- The Washington Times - Wednesday, March 15, 2006

Sen. Majority Leader Bill Frist, frustrated by the sluggish debate over immigration reform at the committee level, plans to introduce a bill that deals solely with border security as early as today.

Mr. Frist’s bill, according to aides on both sides of the aisle, does not include a guest worker provision or a process for handling the 12 million illegal aliens already in the U.S., divisive topics that have stalled immigration legislation in the Senate Judiciary Committee.

The bill would beef up security along the U.S.-Mexico border, provide funding for thousands more Border Patrol agents and build small sections of fencing in key traffic areas.

The Tennessee Republican, who is widely believed to be seeking the Republican nomination for president, had promised conservatives that he would bring up an enforcement-only bill and begin debate on the topic on the Senate floor by March 27.

Republican aides say the move by Mr. Frist is not meant to trump similar legislation offered by Senate Judiciary Committee Chairman Arlen Specter, Pennsylvania Republican, but rather as an “insurance policy” to ensure the topic is addressed.

Mr. Frist’s bill, according to aides, would simply take Mr. Specter’s proposal and strip out the guest worker plan and provisions dealing with illegal aliens already in the U.S.

Mr. Specter’s legislation has stalled in committee over his proposal to make illegal entry into the U.S. a felony as well as other issues. His bill would allow employed illegal aliens to remain in the United States indefinitely, although it would require them to return home before applying for permanent citizenship.

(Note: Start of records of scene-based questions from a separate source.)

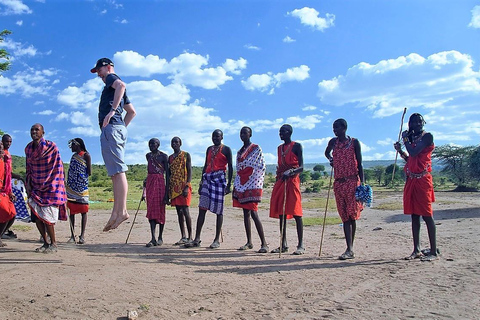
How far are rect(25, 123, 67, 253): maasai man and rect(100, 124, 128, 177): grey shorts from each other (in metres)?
2.59

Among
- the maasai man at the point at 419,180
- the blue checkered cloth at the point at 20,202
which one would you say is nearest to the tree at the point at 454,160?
the maasai man at the point at 419,180

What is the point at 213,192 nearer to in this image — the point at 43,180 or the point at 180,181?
the point at 180,181

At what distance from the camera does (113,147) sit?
5.01 meters

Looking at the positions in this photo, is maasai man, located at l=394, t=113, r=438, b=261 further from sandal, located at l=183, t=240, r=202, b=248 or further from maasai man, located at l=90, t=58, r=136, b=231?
maasai man, located at l=90, t=58, r=136, b=231

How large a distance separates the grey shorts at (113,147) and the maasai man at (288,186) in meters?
3.52

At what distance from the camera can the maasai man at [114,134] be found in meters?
4.97

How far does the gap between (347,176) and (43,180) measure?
515 cm

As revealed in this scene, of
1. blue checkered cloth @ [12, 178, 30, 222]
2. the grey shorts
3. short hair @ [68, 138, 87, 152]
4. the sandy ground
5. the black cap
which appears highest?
the black cap

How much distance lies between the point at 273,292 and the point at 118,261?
280 centimetres

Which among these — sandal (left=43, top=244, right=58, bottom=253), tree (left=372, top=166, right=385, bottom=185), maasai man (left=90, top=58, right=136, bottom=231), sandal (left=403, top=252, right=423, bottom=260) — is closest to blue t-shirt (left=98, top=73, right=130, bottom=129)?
maasai man (left=90, top=58, right=136, bottom=231)

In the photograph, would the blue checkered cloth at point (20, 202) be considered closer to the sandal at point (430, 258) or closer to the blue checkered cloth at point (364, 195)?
the blue checkered cloth at point (364, 195)

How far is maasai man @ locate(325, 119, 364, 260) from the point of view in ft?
23.5

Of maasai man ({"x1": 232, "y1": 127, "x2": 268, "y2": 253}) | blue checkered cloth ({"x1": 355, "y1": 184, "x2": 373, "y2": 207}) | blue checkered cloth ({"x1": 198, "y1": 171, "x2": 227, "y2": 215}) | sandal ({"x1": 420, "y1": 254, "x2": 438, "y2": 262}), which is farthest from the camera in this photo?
blue checkered cloth ({"x1": 198, "y1": 171, "x2": 227, "y2": 215})

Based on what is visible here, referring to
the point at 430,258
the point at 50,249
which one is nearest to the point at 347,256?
the point at 430,258
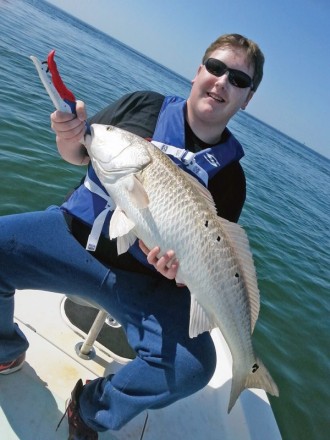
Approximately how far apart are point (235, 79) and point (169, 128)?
28.5 inches

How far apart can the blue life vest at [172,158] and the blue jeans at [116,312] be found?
16 cm

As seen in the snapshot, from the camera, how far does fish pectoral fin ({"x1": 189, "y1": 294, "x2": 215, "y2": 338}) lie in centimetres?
268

Mr. Frist will use the rarely employed “Rule 14,” which permits him to introduce a bill and bypass the committee process so that it goes directly to the Senate calendar. After winding through several days of parliamentary procedures, Mr. Frist may call that bill to the floor for debate.

During this morning’s Judiciary Committee meeting, Mr. Specter hinted that Mr. Frist would move ahead on his own if the committee didn’t arrive at some consensus. The prospect worried both Democrats and Republicans.

“I think it would be March madness to rush this,” said Sen. Sam Brownback, Kansas Republican.